Kyrgyzstan gave refuge to hundreds of Uzbek refugees following the Uzbek government troops' bloody crackdown of the Andijon protest.


Uzbek-Kyrgyz relations soured after officials in Bishkek allowed the United Nations to resettle Uzbeks in the West despite strong pressure from official Tashkent for them to be returned.


Recent official talk about strengthening Uzbek-Kyrgyz cooperation causes concern among human rights activists like Ponomaryov.


"The danger with this kind of cooperation is that a huge amount of information that Uzbekistan presents as official is actually absolutely false [and] gained under torture," he said. "This kind of testimony -- obtained under duress and presented as official -- then becomes grounds for detention and persecution of [innocent] people on the territory of neighboring countries."

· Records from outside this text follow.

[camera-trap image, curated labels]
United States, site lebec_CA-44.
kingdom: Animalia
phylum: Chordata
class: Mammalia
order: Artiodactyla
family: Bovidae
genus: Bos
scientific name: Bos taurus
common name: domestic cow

Ponomaryov says he believes Dilshodbek Hojiev -- whose trial opened on July 25 in Tashkent -- was also subject to torture and fell victim to Uzbek-Kyrgyz cooperation.


Uzbek authorities accuse the 33-year old of leading the IMU in the late 1990s along with Juma Namangani and Tahir Yuldosh. They say Hojiev also collaborated with the top leadership of the Al-Qaeda terrorist network, including Osama bin Laden and Taliban leader Mullah Omar.


Hojiev fled to Kyrgyzstan from Andijon in May 2005. Kyrgyz authorities sent him back to Uzbekistan along with three of his countrymen, who were later sentenced to between 13 and 17 years in jail.